I’ve got another bunch of revisions from my current client, and I’ve come to the conclusion that the gentleman is a victim to something we (meaning, we that write regularly, to a market, for a living) should know quite well: it’s the fear of finishing.
I’ve seen people crash and burn because of that.

I do not know what the psychological mechanism actually is, but there is this increasing sense of anxiety bordering on panic that sometimes settles in when you approach the end of a story you are writing. You suddenly feel the need to re-read, revise, re-write, start it all over. What up to yesterday was quite fine, now is not that good anymore.
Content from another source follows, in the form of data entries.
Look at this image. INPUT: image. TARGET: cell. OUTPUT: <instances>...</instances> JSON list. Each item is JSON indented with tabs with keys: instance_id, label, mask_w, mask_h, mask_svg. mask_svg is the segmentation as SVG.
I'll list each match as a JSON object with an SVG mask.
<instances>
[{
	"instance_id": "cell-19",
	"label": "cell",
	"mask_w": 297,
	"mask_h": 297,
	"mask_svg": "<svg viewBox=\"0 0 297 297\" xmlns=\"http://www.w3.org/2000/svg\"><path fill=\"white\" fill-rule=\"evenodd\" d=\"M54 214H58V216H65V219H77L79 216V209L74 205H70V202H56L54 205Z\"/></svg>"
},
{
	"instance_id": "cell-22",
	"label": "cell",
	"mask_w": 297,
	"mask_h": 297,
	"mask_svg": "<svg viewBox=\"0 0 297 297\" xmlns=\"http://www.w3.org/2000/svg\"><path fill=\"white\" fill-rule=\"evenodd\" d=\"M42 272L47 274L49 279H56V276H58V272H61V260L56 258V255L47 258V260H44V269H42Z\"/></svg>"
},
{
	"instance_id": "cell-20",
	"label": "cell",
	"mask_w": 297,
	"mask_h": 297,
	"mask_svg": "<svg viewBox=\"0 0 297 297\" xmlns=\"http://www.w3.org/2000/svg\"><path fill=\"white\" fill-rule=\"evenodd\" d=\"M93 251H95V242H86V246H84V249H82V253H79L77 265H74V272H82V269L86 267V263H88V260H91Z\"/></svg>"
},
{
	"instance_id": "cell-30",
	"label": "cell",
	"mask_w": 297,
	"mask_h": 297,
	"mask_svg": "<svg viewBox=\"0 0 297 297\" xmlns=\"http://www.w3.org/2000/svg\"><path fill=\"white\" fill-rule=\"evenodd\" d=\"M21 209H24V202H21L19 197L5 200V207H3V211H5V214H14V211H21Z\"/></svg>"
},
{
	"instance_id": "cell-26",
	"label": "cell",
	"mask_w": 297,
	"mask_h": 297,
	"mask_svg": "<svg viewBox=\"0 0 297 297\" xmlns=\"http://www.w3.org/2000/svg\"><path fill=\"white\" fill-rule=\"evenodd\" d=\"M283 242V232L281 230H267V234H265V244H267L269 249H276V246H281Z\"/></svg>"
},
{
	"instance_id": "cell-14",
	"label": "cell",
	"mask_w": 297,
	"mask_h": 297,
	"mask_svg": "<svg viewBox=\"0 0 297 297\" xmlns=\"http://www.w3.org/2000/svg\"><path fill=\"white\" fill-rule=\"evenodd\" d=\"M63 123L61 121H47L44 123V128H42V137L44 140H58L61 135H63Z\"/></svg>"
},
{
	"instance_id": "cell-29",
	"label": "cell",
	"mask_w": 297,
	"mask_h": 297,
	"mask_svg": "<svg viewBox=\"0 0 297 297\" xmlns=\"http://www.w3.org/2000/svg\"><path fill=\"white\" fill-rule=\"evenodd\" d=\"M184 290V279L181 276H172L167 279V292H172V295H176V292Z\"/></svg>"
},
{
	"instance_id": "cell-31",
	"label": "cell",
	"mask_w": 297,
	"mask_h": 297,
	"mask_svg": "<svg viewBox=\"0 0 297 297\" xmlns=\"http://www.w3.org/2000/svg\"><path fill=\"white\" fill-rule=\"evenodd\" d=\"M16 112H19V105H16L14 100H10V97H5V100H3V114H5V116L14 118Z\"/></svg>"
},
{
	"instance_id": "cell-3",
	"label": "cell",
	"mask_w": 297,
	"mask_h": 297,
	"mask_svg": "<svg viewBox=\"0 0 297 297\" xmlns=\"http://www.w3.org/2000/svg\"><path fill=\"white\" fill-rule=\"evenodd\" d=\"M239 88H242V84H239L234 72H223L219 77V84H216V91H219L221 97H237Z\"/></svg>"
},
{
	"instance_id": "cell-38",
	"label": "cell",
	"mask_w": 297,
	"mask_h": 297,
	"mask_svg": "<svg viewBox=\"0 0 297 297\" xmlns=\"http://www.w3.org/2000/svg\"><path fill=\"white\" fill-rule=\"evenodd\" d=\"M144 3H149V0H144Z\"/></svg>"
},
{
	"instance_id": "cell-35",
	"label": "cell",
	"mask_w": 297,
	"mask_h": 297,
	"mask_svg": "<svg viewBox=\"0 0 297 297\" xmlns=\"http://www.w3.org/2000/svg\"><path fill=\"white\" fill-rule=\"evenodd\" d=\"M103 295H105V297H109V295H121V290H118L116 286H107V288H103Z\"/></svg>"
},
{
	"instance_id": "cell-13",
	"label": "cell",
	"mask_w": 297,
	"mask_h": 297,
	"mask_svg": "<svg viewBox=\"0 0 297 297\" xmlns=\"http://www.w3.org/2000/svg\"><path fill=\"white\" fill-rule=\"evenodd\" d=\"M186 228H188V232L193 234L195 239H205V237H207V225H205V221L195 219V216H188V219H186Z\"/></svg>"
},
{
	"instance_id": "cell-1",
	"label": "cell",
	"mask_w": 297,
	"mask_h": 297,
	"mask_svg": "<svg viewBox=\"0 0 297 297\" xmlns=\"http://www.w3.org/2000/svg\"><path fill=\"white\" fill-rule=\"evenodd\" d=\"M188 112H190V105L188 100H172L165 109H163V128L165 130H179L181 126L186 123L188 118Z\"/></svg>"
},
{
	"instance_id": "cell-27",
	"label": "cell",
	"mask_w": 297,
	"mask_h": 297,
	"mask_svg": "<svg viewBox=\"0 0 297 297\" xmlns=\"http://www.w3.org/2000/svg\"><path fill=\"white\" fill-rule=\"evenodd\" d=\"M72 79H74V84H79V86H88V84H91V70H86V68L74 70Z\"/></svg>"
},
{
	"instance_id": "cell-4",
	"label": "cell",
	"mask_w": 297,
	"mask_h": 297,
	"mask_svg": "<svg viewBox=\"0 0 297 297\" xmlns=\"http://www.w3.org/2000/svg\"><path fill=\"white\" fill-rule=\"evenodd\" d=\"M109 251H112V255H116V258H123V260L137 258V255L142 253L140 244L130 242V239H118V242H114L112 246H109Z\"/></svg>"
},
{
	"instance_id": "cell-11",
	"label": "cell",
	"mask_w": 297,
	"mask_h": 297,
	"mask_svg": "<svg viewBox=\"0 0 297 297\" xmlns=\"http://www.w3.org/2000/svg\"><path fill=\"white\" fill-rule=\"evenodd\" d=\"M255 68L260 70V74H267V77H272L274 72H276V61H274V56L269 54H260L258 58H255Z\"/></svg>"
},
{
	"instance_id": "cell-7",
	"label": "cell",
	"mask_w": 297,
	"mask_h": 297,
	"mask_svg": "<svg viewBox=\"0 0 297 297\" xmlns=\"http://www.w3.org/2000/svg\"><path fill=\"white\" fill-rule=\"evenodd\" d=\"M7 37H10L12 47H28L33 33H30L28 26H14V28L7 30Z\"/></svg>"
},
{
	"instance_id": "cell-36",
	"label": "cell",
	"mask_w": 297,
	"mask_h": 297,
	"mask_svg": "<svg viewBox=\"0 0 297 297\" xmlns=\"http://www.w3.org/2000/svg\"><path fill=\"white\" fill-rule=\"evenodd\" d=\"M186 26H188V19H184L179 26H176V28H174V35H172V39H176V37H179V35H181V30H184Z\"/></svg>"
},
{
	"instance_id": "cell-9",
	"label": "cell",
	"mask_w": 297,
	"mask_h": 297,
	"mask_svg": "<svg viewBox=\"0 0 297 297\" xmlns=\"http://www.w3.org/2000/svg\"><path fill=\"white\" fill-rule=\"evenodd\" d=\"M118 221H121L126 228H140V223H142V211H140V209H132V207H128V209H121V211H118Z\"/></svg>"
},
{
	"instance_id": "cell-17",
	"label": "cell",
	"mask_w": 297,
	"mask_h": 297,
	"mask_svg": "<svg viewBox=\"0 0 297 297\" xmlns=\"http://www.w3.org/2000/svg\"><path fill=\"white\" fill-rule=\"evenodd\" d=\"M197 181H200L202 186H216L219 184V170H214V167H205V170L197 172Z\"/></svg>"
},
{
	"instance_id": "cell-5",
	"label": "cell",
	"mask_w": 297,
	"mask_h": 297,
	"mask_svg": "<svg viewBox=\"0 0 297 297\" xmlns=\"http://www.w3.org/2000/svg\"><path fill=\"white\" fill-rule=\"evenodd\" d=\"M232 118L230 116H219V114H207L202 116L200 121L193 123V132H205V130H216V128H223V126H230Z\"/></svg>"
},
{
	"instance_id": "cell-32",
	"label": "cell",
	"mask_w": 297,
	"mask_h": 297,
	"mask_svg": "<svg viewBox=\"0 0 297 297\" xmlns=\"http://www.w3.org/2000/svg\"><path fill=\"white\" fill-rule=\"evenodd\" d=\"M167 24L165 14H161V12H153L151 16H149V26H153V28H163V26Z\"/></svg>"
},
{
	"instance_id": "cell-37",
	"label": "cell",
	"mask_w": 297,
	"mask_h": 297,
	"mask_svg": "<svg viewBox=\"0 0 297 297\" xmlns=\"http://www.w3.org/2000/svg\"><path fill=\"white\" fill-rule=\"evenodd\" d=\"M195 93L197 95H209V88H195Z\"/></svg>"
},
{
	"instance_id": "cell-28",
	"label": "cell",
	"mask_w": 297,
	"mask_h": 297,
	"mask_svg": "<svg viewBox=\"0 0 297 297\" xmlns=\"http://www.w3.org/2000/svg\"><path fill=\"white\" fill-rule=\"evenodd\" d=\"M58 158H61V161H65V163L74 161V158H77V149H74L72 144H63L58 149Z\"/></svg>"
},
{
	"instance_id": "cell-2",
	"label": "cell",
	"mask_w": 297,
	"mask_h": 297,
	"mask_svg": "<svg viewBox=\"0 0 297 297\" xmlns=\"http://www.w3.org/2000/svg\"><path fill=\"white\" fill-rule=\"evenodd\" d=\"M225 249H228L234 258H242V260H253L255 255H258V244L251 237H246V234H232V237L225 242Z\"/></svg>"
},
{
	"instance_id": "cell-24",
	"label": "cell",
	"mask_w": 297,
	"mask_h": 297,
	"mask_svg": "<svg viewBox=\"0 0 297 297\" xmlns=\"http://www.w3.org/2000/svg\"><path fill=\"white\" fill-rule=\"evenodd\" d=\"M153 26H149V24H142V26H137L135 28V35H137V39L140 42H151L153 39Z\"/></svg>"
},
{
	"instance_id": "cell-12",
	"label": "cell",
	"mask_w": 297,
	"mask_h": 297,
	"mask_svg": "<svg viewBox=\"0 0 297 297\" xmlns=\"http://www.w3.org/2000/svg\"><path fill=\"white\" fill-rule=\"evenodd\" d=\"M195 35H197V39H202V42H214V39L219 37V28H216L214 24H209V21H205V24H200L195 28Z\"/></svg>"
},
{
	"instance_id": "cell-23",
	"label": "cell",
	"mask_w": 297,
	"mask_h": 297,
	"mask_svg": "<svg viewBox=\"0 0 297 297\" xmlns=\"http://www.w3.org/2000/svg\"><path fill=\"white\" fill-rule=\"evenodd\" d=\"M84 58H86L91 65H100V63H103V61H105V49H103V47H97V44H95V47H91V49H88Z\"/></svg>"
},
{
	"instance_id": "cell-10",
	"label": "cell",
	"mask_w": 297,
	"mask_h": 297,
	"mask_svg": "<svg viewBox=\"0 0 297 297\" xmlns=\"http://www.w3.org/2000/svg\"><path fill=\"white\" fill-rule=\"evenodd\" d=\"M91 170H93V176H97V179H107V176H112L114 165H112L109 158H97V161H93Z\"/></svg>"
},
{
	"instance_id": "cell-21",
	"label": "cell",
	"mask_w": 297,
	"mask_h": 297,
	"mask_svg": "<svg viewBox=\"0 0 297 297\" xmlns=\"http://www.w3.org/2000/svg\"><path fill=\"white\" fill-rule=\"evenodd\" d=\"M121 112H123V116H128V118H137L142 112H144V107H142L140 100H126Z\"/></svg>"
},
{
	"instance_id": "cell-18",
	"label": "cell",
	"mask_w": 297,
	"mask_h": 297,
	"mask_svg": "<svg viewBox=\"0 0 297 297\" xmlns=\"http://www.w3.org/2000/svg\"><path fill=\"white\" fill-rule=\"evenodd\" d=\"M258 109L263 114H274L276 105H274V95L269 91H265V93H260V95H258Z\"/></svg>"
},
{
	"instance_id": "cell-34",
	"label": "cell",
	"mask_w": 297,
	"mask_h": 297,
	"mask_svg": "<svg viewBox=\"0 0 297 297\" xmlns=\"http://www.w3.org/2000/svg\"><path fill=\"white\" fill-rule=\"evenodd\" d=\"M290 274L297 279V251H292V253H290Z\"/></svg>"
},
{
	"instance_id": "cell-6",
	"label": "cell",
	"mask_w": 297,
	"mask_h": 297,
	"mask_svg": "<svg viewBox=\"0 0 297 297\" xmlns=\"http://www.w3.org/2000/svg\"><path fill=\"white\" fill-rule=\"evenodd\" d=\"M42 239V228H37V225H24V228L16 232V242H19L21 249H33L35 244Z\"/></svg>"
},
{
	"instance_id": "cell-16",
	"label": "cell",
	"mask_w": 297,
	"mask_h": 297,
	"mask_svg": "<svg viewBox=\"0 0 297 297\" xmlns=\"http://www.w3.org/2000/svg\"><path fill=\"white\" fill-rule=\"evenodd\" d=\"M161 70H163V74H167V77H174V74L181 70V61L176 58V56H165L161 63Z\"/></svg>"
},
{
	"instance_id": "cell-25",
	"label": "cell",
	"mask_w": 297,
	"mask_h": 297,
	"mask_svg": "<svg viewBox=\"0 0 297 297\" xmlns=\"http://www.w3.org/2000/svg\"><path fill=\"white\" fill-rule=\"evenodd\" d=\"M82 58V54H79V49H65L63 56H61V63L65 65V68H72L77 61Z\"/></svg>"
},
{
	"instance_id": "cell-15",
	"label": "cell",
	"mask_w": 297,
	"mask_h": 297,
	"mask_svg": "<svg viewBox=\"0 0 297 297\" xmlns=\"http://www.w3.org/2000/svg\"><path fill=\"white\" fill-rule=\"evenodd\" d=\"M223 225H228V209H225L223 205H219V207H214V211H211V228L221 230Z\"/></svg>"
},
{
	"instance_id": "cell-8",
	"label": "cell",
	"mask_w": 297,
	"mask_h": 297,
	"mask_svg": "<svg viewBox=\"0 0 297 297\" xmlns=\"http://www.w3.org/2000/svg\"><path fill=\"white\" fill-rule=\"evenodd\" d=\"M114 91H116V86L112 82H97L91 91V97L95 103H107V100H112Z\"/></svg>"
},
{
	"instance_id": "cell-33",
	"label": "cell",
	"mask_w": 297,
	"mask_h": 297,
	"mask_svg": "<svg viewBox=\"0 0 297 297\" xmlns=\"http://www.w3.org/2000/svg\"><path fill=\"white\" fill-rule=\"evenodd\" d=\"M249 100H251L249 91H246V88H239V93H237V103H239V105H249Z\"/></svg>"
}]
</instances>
Because you are so close to sending it off to the editor, or to the publisher, or to the Amazon KDP oompa-loompas, and you can’t do that unless this is absolutely perfect and right now quite clearly it is not.
I believe that becoming a professional writer means also being able to overcome this fear, being able to say “his is enough, this is as good as it will ever be, let’s put it out there and see if it can cope.”
Considering my client is availing himself of the services of a ghostwriter, he should trust me enough to live through this last phase easily.
But this whole project has been based on a hard core of mistrust in my abilities, and as a consequence, right now, my client is panicking, and there is nothing I can do but let him exhaust himself.
I could try and explain it to him again, but he would not listen anyway.
On to writing my own stories to fill the vacuum while I wait.